Anesthesie intra-camérulaire : un travail de "l'American Academy of Ophthalmology" (Ophthalmology 2001 ; 108(9) : 1704-10, CL Karp et al)
S'appuyant sur une revue des publications de 1968 à l'an 2000, les auteurs établissent des recommandations pour l'emploi de l'anesthésie intra-camérulaire (AIC), dont l'efficacité n'est pas admise par tous. Au travers des différentes études on constate que la lidocaïne à 1% sans conservateur est bien tolérée par l'endothélium cornéen mais devient toxique à des concentrations plus élevées, que lidocaïne et bupivacaïne peuvent induire des modifications de l'électro-rétinogramme, et qu'il n'existe pas de protocole idéal pour utiliser l'AIC. Dans ces conditions, l'anesthésie topique seule ayant une efficacité reconnue, il est conseillé de ne recourir à l'AIC qu'en complément du topique pour améliorer le contrôle de la douleur si besoin, et de bien réfléchir en pré-opératoire au type d'anesthésie à proposer à chaque opéré. Si à court terme l'AIC semble être sans danger, ses effets à long terme ne sont pas connus.

Implant de chambre postérieure (ICP) après rupture capsulaire : une étude en biomicropie par ultrasons (UBM) (J Cataract Refract Surg 2001 ; 27(9) : 1423-7, N Loya et al)
Quelle est la situation exacte d'un ICP après chirurgie de la cataracte compliquée de rupture capsulaire, alors que l'intention du chirurgien était de l'insérer dans le sulcus ? Cette étude rétrospective portant sur 36 yeux opérés d'extraction extra-capsulaire du cristallin donne des éléments de réponse. La position des ICP, non suturés et mis en place sur les reliquats capsulaires, a été étudiée par UBM. Dans 47% des cas, les 2 haptiques se trouvaient dans le sulcus alors que dans 42% des cas si un haptique était dans le sulcus, l'autre était en fait dans le sac ou ailleurs. Dans cette série, au cours d'un suivi de 1 à 6 ans, peu de complications ont été déplorées, un seul oeil ayant dû être réopéré à la suite d'une luxation de l'ICP. Ainsi l'UBM montre que plus de la moitié des ICP ne sont pas dans le sulcus en cas de rupture capsulaire per-opératoire.

Opacification de la capsule postérieure : corrélations anatomo-cliniques (Ophthalmology 2001 ; 108(9) : 1675-81, L Werner et al)

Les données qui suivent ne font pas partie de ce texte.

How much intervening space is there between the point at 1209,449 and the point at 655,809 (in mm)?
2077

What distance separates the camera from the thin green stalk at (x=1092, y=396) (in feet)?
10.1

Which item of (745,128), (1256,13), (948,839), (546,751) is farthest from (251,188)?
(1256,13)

Cette étude a été réalisée sur 300 yeux examinés en post-mortem chez des sujets opérés de cataracte et porteurs d'un implant de chambre postérieure (ICP). Le comportement de la capsule postérieure et du sac capsulaire vis à vis de 8 types d'ICP différents a ainsi pu être analysé, permettant de faire des comparaisons. Les paramètres étudiés étaient le degré d'opacification capsulaire postérieure, coté de 0 à IV, ainsi que la présence éventuelle d'une rétraction du sac et d'un décentrement de l'ICP. Le diamètre du capsulorrhexis était également pris en compte. Les techniques de l'examen anatomo-pathologique sont détaillées. Au total, les résultats obtenus confirment que la survenue d'une cataracte secondaire est significativement influencée à la fois par le matériau et par le design de l'ICP, et précisent que le type de phimosis capsulaire en dépend aussi.

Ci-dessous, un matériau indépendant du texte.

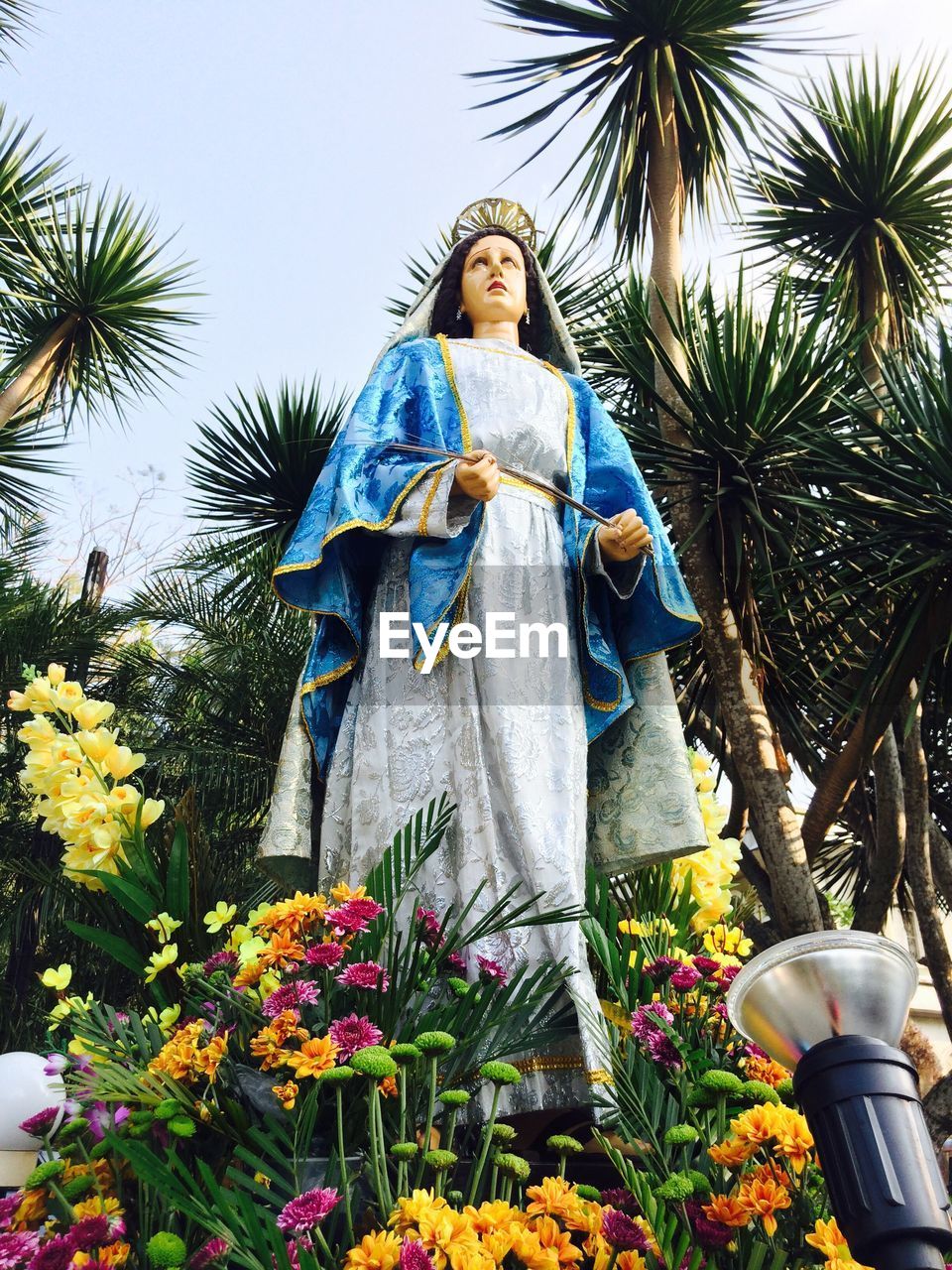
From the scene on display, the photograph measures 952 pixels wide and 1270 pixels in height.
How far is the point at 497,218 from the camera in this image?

Syndrome de Terson et hémorragie intra-vitréenne : à propos d'un cas (Ophthalmology 2001 ; 108(9) : 1654-6, T Ogawa et al)
Le cas d'une patiente de 50 ans examinée pour syndrome de Terson est rapporté. L'hémorragie sous-arachnoïdienne était associée à une hémorragie intra-vitréenne unilatérale dont les auteurs ont cherché à connaître le mécanisme. Une fois les milieux intra-oculaires éclaircis, une angiographie rétinienne en fluorescéine a permis de mettre en évidence une fuite du colorant localisée au pourtour de la papille de l'oeil atteint. Il semble donc que l'hypertension intra-crânienne induite par l'hémorragie méningée ait provoqué des lésions péri-papillaires en suivant un trajet le long de la gaine du nerf optique, expliquant ainsi l'hémorragie intra-vitréenne associée.